Posted May 14, 2012 23:25 UTC (Mon) by butlerm (subscriber, #13312)
Parent article: A bcache update
My number one question is does bcache preserve the (safely written) contents of the cache across restarts? That would be a major advantage in avoiding cache warm up time in many applications, particularly large databases.
In addition, clearing out the first block of the backing device doesn't seem like such a great idea on simple configurations. If the SSD fails, the remaining filesystem would practically be guaranteed to be in a seriously inconsistent state upon recovery. I would be concerned about using this in a sufficiently critical setup without the ability to mirror the cache devices.
It would also seem that the best way to run such a cache would be with a relatively tight integration with the raid layer, such that backing store devices are marked with metadata indicating the association with the cache device, so that the group of them can properly be reassembled after a hardware failure, possibly on a different system. The raid layer could then potentially use the cache as a write intent log as well, which is a big deal for raid 5/6 setups.
If you want write performance improvements, the ideal thing to do is not to synchronously flush dirty data in the cache to the backing store on receipt of a write barrier, but rather to journalize all the writes themselves on the cache device, so that they can be applied in the correct order on system recovery.
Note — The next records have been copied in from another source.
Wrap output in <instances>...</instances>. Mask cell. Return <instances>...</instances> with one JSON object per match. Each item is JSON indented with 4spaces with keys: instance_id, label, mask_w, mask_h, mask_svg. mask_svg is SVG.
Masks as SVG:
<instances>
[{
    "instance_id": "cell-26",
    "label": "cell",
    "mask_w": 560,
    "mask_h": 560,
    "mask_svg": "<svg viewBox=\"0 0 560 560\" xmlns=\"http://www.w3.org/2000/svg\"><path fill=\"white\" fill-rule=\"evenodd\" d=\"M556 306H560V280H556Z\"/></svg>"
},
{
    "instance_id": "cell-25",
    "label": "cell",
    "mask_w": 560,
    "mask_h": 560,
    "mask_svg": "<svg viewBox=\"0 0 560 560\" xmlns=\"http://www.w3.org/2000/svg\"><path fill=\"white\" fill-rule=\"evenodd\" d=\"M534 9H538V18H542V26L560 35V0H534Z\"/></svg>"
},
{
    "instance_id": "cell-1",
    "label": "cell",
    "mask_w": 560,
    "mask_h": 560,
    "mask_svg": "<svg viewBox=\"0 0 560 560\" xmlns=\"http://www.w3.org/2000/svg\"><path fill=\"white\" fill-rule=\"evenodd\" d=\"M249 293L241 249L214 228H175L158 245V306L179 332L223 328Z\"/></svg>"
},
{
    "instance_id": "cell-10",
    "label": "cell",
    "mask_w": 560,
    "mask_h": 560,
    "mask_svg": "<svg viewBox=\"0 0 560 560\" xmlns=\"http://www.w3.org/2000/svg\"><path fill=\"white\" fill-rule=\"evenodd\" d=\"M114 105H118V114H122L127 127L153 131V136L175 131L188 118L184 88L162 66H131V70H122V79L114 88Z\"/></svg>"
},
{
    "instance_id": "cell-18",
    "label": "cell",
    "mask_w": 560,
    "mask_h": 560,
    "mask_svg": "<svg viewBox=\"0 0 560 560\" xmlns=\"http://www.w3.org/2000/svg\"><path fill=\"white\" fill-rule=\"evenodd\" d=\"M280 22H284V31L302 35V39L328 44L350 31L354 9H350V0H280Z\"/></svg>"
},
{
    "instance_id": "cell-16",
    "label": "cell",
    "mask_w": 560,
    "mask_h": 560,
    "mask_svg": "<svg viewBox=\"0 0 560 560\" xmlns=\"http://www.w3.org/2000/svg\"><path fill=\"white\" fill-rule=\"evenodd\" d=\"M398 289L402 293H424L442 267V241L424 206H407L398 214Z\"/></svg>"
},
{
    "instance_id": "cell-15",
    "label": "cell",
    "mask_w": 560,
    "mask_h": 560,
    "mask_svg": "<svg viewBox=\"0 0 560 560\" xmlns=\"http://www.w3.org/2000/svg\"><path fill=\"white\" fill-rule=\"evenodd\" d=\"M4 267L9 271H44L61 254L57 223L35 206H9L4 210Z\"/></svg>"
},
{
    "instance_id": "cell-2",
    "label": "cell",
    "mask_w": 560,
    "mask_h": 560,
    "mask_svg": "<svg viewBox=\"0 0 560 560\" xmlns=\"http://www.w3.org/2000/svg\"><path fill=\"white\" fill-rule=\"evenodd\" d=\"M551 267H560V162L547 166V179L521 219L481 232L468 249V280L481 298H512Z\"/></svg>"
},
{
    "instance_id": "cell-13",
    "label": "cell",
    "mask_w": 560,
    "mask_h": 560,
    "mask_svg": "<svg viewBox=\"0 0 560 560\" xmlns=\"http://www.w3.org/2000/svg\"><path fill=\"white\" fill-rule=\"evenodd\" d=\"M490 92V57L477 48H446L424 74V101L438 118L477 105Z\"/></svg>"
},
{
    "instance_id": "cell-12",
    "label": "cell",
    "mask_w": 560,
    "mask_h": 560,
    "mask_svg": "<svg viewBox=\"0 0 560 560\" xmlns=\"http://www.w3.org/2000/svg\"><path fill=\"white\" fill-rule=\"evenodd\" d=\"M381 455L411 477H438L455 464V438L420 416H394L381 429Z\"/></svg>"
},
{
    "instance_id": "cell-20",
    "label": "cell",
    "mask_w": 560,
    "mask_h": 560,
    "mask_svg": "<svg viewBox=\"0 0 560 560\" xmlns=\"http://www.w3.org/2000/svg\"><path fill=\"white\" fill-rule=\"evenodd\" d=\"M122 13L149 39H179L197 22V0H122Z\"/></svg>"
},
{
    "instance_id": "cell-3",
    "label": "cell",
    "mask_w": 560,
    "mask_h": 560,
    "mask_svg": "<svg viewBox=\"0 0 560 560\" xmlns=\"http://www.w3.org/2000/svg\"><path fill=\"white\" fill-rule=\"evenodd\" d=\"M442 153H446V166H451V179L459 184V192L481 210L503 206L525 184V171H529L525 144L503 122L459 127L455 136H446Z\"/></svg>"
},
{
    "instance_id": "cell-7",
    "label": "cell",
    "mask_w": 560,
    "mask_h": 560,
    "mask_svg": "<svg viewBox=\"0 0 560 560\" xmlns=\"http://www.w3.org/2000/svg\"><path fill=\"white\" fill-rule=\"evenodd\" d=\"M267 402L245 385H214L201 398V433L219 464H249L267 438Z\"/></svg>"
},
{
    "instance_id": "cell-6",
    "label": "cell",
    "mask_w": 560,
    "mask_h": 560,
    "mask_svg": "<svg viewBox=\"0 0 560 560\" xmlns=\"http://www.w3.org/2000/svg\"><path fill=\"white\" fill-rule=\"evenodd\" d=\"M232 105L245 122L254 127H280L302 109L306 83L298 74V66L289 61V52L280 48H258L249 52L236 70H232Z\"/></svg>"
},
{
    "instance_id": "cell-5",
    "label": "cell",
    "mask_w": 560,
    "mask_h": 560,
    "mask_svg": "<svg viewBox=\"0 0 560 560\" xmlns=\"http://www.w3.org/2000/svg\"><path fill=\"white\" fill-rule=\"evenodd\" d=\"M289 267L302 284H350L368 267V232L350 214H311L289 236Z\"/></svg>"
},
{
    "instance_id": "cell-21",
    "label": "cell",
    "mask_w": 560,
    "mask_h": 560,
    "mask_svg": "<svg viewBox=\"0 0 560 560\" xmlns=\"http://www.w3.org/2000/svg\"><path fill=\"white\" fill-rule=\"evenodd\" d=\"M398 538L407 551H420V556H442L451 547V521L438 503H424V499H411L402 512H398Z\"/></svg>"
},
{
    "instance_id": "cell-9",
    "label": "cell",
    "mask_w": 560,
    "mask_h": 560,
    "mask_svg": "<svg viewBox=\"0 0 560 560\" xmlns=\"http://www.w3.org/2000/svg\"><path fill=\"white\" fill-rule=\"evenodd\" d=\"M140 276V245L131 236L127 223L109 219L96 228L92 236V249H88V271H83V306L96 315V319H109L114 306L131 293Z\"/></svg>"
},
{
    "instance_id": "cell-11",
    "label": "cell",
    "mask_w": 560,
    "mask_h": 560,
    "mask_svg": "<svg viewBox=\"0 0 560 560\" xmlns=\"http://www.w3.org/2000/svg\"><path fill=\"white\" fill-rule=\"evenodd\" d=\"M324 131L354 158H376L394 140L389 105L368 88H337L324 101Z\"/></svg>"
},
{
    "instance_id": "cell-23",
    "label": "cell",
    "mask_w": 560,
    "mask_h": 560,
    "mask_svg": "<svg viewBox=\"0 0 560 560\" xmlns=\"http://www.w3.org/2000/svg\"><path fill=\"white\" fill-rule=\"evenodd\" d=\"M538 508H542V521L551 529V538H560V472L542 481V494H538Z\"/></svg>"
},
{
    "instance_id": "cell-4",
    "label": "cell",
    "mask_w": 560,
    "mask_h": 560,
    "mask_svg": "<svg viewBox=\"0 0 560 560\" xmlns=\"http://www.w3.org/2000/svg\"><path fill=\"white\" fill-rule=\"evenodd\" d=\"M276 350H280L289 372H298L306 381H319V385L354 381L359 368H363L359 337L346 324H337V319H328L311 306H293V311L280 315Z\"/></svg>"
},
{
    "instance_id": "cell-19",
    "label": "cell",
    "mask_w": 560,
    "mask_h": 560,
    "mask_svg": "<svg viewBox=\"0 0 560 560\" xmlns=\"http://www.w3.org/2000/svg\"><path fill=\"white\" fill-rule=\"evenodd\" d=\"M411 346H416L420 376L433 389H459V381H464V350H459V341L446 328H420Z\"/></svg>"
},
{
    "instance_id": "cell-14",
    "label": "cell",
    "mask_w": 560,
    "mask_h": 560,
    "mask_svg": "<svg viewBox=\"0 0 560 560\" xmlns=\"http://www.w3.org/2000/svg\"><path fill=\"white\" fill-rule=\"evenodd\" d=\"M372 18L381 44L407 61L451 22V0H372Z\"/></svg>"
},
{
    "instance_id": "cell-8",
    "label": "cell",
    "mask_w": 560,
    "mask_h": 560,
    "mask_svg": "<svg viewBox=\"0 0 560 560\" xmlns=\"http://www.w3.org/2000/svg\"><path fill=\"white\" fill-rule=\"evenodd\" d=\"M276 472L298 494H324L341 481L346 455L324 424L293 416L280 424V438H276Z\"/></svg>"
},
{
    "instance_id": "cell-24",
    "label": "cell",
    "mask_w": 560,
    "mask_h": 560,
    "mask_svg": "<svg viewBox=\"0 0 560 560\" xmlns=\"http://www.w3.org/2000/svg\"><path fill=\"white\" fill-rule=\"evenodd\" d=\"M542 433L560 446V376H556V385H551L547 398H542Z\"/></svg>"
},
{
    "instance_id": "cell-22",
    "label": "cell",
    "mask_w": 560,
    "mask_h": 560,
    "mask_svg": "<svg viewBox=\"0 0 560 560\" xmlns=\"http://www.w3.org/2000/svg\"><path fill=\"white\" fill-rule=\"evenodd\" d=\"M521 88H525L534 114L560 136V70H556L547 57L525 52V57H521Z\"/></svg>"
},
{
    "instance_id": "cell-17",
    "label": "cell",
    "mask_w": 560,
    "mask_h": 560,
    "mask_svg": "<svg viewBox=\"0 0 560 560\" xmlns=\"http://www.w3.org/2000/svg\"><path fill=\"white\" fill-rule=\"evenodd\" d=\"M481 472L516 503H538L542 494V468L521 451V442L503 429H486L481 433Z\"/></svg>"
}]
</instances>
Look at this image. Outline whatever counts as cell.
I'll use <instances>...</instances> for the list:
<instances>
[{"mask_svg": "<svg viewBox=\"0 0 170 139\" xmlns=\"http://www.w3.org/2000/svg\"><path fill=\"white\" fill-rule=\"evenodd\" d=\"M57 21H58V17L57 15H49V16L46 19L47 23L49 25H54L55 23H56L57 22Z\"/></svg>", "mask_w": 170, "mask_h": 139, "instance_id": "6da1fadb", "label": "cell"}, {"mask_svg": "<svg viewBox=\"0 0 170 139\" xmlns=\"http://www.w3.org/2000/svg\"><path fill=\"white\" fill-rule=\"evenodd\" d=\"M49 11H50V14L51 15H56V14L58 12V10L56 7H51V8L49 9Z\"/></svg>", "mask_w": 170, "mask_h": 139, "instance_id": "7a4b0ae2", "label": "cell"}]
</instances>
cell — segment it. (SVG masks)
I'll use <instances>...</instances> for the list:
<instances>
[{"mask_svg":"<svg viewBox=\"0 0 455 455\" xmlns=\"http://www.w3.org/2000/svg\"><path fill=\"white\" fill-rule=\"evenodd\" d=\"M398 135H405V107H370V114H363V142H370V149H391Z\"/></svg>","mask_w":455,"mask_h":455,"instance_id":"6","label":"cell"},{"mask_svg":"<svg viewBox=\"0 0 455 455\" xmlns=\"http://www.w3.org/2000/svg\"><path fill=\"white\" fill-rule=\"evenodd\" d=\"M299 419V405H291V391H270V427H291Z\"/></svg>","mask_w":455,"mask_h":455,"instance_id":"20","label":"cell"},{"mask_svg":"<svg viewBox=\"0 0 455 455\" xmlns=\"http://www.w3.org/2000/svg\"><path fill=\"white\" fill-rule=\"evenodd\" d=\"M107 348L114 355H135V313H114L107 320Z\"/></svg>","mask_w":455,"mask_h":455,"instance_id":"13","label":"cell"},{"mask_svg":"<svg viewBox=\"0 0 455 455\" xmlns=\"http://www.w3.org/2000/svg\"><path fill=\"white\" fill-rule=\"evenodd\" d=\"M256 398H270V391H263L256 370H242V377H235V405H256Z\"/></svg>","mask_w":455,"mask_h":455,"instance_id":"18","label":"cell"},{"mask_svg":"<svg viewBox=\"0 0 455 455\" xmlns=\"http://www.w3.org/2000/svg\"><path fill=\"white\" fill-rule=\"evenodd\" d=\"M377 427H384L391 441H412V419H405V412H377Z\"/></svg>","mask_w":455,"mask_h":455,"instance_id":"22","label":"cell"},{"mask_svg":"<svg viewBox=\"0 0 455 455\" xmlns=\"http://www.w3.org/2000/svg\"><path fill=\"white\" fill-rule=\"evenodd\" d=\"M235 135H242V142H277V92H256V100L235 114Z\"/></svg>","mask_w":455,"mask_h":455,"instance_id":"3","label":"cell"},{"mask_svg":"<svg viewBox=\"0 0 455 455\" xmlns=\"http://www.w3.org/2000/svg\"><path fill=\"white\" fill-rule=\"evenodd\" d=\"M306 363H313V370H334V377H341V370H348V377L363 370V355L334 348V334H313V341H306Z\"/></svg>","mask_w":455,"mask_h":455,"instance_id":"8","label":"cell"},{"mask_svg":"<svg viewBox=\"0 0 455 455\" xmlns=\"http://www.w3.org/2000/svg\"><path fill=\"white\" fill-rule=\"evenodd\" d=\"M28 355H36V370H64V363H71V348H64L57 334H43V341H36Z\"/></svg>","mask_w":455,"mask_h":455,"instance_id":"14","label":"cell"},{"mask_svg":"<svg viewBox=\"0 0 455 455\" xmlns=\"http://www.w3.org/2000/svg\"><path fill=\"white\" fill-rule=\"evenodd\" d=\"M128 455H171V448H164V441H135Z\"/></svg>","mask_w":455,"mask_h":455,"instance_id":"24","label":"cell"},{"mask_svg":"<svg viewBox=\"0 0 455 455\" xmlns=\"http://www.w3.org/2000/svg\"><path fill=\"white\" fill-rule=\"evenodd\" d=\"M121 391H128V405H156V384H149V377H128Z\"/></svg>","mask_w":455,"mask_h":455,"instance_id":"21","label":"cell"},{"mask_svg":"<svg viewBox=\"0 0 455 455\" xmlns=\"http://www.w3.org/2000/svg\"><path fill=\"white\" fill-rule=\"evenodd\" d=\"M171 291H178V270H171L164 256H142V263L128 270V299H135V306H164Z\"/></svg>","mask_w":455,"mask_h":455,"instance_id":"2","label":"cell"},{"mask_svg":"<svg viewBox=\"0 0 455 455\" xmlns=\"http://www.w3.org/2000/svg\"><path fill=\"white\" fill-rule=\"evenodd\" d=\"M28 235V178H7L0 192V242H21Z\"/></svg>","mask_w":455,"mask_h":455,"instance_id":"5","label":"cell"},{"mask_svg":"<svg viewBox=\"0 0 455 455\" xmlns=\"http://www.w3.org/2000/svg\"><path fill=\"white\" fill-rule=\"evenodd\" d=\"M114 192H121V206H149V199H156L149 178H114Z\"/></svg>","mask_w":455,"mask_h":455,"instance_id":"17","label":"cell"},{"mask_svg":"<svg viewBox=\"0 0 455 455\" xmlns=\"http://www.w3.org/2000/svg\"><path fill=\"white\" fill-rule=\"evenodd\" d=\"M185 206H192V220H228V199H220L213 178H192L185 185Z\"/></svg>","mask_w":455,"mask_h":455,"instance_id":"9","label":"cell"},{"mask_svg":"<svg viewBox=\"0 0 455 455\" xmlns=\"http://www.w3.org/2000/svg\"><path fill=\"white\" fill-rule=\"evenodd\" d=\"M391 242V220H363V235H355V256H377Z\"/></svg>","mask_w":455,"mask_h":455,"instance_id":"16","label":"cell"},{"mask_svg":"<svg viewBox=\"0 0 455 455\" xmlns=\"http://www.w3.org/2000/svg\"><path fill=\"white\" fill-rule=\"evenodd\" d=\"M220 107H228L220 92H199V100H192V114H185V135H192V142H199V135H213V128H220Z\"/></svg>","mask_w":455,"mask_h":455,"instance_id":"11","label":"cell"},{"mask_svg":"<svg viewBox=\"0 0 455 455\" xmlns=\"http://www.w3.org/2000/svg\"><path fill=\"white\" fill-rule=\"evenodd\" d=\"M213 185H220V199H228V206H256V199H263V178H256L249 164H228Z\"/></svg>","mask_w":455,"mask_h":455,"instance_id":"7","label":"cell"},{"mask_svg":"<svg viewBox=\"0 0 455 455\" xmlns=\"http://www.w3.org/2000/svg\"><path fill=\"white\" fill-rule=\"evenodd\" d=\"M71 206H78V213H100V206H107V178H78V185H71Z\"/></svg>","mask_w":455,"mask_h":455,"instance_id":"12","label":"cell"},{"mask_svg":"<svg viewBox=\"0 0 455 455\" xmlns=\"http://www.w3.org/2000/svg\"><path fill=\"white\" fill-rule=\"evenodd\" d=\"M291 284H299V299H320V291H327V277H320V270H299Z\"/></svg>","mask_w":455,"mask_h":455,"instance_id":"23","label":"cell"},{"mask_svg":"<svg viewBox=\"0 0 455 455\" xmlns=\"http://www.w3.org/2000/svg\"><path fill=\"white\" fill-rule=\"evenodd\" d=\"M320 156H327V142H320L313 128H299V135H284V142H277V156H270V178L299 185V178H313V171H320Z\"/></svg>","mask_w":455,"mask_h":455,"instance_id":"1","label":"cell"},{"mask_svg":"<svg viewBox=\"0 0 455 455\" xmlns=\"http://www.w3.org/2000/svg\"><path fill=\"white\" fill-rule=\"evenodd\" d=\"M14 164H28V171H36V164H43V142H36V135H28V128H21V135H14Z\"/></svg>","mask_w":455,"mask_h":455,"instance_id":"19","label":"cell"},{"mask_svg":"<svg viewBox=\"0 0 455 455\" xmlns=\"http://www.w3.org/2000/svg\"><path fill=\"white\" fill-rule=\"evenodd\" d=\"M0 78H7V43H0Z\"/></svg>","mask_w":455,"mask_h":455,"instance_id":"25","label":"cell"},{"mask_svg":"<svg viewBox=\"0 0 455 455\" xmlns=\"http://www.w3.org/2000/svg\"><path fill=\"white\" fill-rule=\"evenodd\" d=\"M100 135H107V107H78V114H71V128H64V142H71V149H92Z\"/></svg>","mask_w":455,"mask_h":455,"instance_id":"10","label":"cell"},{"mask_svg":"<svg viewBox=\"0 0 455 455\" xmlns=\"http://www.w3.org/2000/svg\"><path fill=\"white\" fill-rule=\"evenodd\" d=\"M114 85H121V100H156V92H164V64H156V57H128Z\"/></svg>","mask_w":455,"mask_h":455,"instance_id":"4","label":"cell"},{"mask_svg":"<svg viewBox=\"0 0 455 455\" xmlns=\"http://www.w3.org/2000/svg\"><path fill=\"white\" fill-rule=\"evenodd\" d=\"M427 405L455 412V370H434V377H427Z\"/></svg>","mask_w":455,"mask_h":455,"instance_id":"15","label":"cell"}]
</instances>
Otherwise you get a milder version of problem where synchronous writes are held up by asynchronous ones, which can dramatically affect the time required for an fsync operation, a database commit, and other similar operations, if there are other asynchronous writes pending.
On the other hand, a device like this could make it possible for the raid / lvm layers to handle write barriers properly, i.e. with context specific barriers, that only apply to one logical volume, or subset of the writes from a specific filesystem, without running the risk of serious inconsistency problems due to the normal inability to write synchronously to a group of backing store devices. If you have a reliable, low overhead write intent log, you can avoid that problem, and do it right, degrading to flush the world mode when a persistent intent log is not available.